How Jason Garrett Has Become Nothing More Than Jerry Jones' Puppet

Jesse ReedCorrespondent IJanuary 22, 2013

LANDOVER, MD - NOVEMBER 20: Dallas Cowboys owner Jerry Jones (L) shakes hands with head coach Jason Garrett (R) before the start of the Cowboys game against the Washington Redskins at FedExField on November 20, 2011 in Landover, Maryland.  (Photo by Rob Carr/Getty Images)
Rob Carr/Getty Images

Dallas Cowboys owner and general manager Jerry Jones has head coach Jason Garrett right where he wants him: Tied up like a marionette with Jones being the puppet master.

Via ESPN Dallas' Calvin Watkins:

Jason Garrett isn't calling offensive plays.

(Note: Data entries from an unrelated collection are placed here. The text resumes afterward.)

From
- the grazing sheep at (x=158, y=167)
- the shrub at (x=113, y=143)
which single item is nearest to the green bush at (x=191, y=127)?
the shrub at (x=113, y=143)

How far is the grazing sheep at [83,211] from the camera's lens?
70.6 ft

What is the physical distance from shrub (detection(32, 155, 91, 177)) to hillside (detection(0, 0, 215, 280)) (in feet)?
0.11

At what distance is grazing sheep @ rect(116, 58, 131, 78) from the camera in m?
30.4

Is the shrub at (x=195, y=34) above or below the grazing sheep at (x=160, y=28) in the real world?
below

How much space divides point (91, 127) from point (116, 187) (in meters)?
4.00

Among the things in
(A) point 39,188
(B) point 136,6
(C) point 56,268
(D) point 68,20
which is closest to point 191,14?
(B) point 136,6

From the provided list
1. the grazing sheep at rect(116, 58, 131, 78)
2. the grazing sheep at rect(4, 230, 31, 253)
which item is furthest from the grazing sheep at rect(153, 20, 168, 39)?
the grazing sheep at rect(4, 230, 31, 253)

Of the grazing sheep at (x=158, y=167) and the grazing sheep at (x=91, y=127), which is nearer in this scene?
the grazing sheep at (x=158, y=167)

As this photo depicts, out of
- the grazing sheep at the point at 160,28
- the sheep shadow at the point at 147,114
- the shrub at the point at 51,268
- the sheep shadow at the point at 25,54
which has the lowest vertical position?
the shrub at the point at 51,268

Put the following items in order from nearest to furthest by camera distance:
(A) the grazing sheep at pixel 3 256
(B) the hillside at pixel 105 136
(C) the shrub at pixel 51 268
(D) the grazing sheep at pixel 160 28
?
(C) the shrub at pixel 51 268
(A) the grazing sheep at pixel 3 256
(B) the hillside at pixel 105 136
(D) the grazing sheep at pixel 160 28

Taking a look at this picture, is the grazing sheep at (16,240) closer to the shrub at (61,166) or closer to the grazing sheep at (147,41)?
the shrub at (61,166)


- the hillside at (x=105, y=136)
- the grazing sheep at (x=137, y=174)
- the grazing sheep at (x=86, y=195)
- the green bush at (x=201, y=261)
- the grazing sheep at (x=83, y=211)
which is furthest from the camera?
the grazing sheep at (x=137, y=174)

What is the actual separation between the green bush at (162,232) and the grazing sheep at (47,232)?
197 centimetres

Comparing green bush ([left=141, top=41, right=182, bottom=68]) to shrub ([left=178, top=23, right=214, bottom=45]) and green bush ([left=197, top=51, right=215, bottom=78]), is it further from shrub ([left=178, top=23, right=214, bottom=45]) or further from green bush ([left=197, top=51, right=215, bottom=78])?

Bill Callahan is calling the plays.

— Calvin Watkins (@calvinwatkins) January 22, 2013

Will someone please remind me what, exactly, Garrett is good for these days?

Garrett has become nothing more than Jones' puppet. And if you believe the Cowboys' eccentric owner , this demotion is actually a promotion (via Watkins):

It's not a step back for Jason. It's actually a step forward for Jason in my mind. When he became the head coach, it was at my insistence that he continue to call the plays. It was not at Jason's insistence.

It is not a step back for the Cowboys or a step back individually for him to change the way we basically are putting our game plan together or are calling the plays on the offensive side of the ball. As you well know, differences in opinion can frankly be a step in a better direction.

We all know Jones lives in bizzaro world, but attempting to follow his logic on this one might be dangerous to your health.

Garrett's strong suit since he became the team's offensive coordinator back in 2007 was that he was considered to be an exceptional play-caller and offensive coach. At that time, Jones said of Garrett (via ESPN News Services), "Jason is someone who is held in high regard as a bright offensive mind throughout the NFL."

Obviously, Jones has come to the realization that Garrett's offensive genius may have been a bit overstated. We've all seen the way Dallas' offense has sputtered of late, and it seems logical that a change might be needed. But what in the world is Garrett good for if not to call plays?

He's no personnel genius, and he isn't an experienced administrator. Lord knows that his team has been among the most undisciplined in the NFL the past couple of seasons: The Cowboys ranked No. 30 in penalties per game in 2012-13 and No. 28 in 2011-12.

Garrett is good at one thing, though. He's willing to put up with whatever Jones wants to do, even if it means he has no authority whatsoever. 

And that's what this latest move has done—stripped Garrett of any power he may have had left, which is directly contrary to what he promised Garrett when he was hired as the team's head coach in 2011.

Remember, Jones made a huge show in front of the national media when Garrett was introduced, saying (via's Tim MacMahon):

Jason will have the final say on any person that leaves the coaching staff or comes to the coaching staff. There won't be a player on this team that Jason does not want on the team.

I don't know about you, but I didn't buy what he was selling then. His actions just two years later—firing Rob Ryan and handing the offense to Callahan—speak much louder than his words.

Garrett is Jones' puppet, and all Cowboys fans can do now is continue to ride the roller coaster that comes with the package of being in love with "America's Team."